▶ _GOAL_: Rewrite every line of the listing below, switching each "asphalt parking lot" to "paved parking area" and keeping everything else unchanged. Leave the pictures out of your answer.

(Part of a data file)

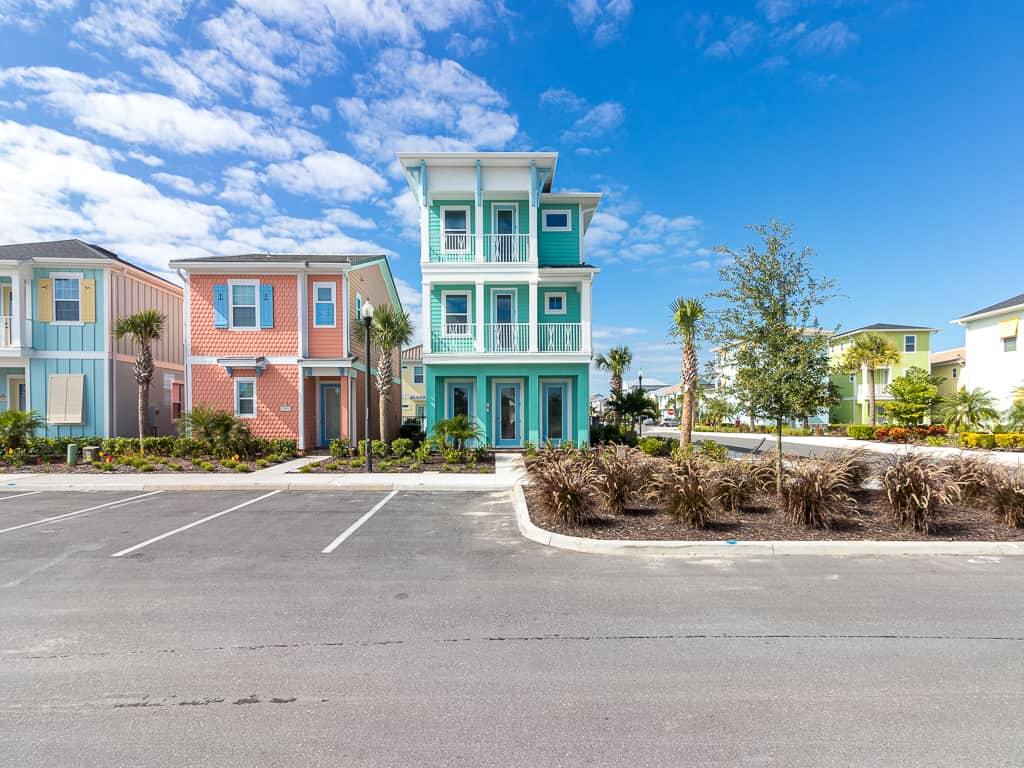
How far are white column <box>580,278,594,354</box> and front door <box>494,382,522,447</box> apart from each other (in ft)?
10.1

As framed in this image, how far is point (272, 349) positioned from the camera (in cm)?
1855

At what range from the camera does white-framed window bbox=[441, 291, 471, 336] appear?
19297mm

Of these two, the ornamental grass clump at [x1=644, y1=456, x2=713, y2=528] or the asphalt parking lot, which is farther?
the ornamental grass clump at [x1=644, y1=456, x2=713, y2=528]

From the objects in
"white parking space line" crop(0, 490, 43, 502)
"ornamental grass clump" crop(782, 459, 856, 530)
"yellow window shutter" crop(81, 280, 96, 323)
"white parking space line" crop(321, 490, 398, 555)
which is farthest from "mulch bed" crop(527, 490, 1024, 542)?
"yellow window shutter" crop(81, 280, 96, 323)

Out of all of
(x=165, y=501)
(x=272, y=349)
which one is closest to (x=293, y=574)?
(x=165, y=501)

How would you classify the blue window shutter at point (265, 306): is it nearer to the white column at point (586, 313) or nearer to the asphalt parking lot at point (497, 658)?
the white column at point (586, 313)

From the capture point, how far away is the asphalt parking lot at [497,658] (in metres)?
3.11

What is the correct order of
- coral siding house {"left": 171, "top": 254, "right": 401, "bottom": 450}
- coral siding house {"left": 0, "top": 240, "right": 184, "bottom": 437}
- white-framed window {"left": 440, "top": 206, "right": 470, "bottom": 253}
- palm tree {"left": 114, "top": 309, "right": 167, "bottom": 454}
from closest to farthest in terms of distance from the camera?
palm tree {"left": 114, "top": 309, "right": 167, "bottom": 454}, coral siding house {"left": 0, "top": 240, "right": 184, "bottom": 437}, coral siding house {"left": 171, "top": 254, "right": 401, "bottom": 450}, white-framed window {"left": 440, "top": 206, "right": 470, "bottom": 253}

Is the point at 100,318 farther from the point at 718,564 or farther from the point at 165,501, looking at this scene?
the point at 718,564

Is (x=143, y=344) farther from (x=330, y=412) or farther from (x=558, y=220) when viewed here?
(x=558, y=220)

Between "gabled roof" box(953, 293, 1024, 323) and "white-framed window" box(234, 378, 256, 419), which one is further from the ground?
"gabled roof" box(953, 293, 1024, 323)

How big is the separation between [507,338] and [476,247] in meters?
3.49

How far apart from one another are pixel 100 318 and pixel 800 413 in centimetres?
2184

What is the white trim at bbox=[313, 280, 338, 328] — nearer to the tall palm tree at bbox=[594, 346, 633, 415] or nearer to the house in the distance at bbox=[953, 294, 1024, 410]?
the tall palm tree at bbox=[594, 346, 633, 415]
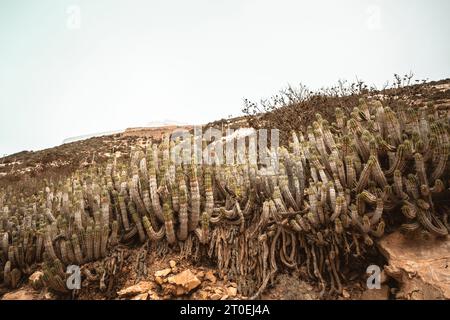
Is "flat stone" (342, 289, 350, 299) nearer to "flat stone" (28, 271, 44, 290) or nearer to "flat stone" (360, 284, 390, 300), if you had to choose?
"flat stone" (360, 284, 390, 300)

▶ _SOLUTION TO THIS TASK_:
How far are white column <box>580,278,594,354</box> and front door <box>494,382,522,447</box> apart from each other (in ft)?
10.1

As framed in this image, how far is point (272, 349) positioned from the camera (in cm)?
1855

At what range from the camera does white-framed window bbox=[441, 291, 471, 336] appear?
19297mm

Of these two, the ornamental grass clump at [x1=644, y1=456, x2=713, y2=528] or the paved parking area, which is farther?
the ornamental grass clump at [x1=644, y1=456, x2=713, y2=528]

From the objects in
"white parking space line" crop(0, 490, 43, 502)
"ornamental grass clump" crop(782, 459, 856, 530)
"yellow window shutter" crop(81, 280, 96, 323)
"white parking space line" crop(321, 490, 398, 555)
which is farthest from "mulch bed" crop(527, 490, 1024, 542)?
"yellow window shutter" crop(81, 280, 96, 323)

Out of all of
(x=165, y=501)
(x=272, y=349)
which one is closest to (x=293, y=574)?
(x=165, y=501)

How would you classify the blue window shutter at point (265, 306): is it nearer to the white column at point (586, 313) or nearer to the paved parking area at point (497, 658)?
the white column at point (586, 313)

From the capture point, how far away is the paved parking area at [497,658] (in metres)?
3.11

What is the correct order of
- coral siding house {"left": 171, "top": 254, "right": 401, "bottom": 450}
- coral siding house {"left": 0, "top": 240, "right": 184, "bottom": 437}
- white-framed window {"left": 440, "top": 206, "right": 470, "bottom": 253}
- palm tree {"left": 114, "top": 309, "right": 167, "bottom": 454}
from closest to farthest in terms of distance from the camera?
palm tree {"left": 114, "top": 309, "right": 167, "bottom": 454}, coral siding house {"left": 0, "top": 240, "right": 184, "bottom": 437}, coral siding house {"left": 171, "top": 254, "right": 401, "bottom": 450}, white-framed window {"left": 440, "top": 206, "right": 470, "bottom": 253}

Is the point at 100,318 farther from the point at 718,564 or farther from the point at 165,501, looking at this scene?
the point at 718,564

Is (x=143, y=344) farther from (x=330, y=412) or farther from (x=558, y=220) when viewed here?
(x=558, y=220)

Between "gabled roof" box(953, 293, 1024, 323) and "white-framed window" box(234, 378, 256, 419), which one is further from the ground?
"gabled roof" box(953, 293, 1024, 323)

How big is the separation between [507,338] and [476,247] in meters?
3.49

How far apart from one another are pixel 100 318 and pixel 800 413 in centimetres?
2184

What is the white trim at bbox=[313, 280, 338, 328] — nearer to the tall palm tree at bbox=[594, 346, 633, 415] or nearer to the house in the distance at bbox=[953, 294, 1024, 410]?
the tall palm tree at bbox=[594, 346, 633, 415]
Is "flat stone" (342, 289, 350, 299) nearer to "flat stone" (28, 271, 44, 290) or nearer to "flat stone" (360, 284, 390, 300), if you had to choose?
"flat stone" (360, 284, 390, 300)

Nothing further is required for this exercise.